In a groundbreaking development, scientists have made a significant breakthrough in understanding the underlying causes of Alzheimer’s disease. For decades, Alzheimer’s has remained a perplexing mystery, but a recent study published in the journal Science has shed light on a previously elusive connection between abnormal proteins in the brain and a process known as necroptosis, a form of cellular suicide.
This discovery has been met with enthusiasm and excitement within the scientific community, as it opens new avenues for potential treatments. According to BBC News, Alzheimer’s disease is characterized by the gradual loss of neurons, the brain cells responsible for functions like memory. Upon examination of the brains of individuals with Alzheimer’s, researchers have consistently observed the accumulation of abnormal proteins called amyloid and tau.
However, until now, linking these key features of the disease has proven elusive. Researchers from the UK’s Dementia Research Institute at University College London and KU Leuven in Belgium propose a novel explanation. They suggest that abnormal amyloid begins to accumulate in the spaces between neurons, triggering brain inflammation—a condition neurons find unfavourable.
This inflammation sets in motion changes in the internal chemistry of neurons. Simultaneously, tangles of tau protein develop, and the affected brain cells start producing a specific molecule known as MEG3, which instigates cell death through necroptosis. Necroptosis is a normal mechanism our bodies use to eliminate unwanted cells as new ones are generated.
Crucially, the research team found that blocking the MEG3 molecule allowed brain cells to survive. This discovery represents a significant breakthrough in Alzheimer’s research, offering insights into the mechanisms behind neuron death. For decades, speculation abounded, but no one could pinpoint the precise mechanisms involved. Now, there is convincing evidence pointing to this specific cellular suicide pathway.

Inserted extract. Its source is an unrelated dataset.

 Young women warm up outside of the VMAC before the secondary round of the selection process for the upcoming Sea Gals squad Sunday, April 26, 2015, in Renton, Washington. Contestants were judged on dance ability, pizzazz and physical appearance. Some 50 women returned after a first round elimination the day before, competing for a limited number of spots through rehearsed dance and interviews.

The breakthrough came through experiments involving the transplantation of human brain cells into genetically modified mice. These mice were engineered to produce copious quantities of abnormal amyloid. Recent progress has been made in developing drugs that can remove amyloid from the brain, marking the first treatments capable of slowing the destruction of brain cells.
Professor Bart De Strooper, a researcher at the UK’s Dementia Research Institute, suggests that the discovery of blocking the MEG3 molecule could open a new avenue of drug development. However, it’s important to note that extensive research will be required, spanning several years, before this potential treatment becomes a reality.

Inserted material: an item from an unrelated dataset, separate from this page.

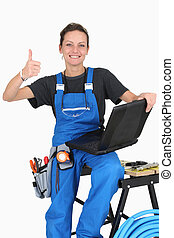 Female plumber with thumbs up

Professor Tara Spires-Jones, from the University of Edinburgh and the president of the British Neuroscience Association, praised the study, calling it a “cool paper” that addresses a fundamental gap in Alzheimer’s research. She emphasized the significance of these results for the field while also cautioning that many more steps need to be taken before this knowledge can be translated into an effective Alzheimer’s treatment.
Dr. Susan Kohlhaas, from Alzheimer’s Research UK, expressed excitement about the findings but acknowledged that they are still in the initial stages. She highlighted the importance of this discovery, as it unveils previously unknown mechanisms of cell death in Alzheimer’s disease, potentially paving the way for future treatments to slow or even halt the progression of the disease.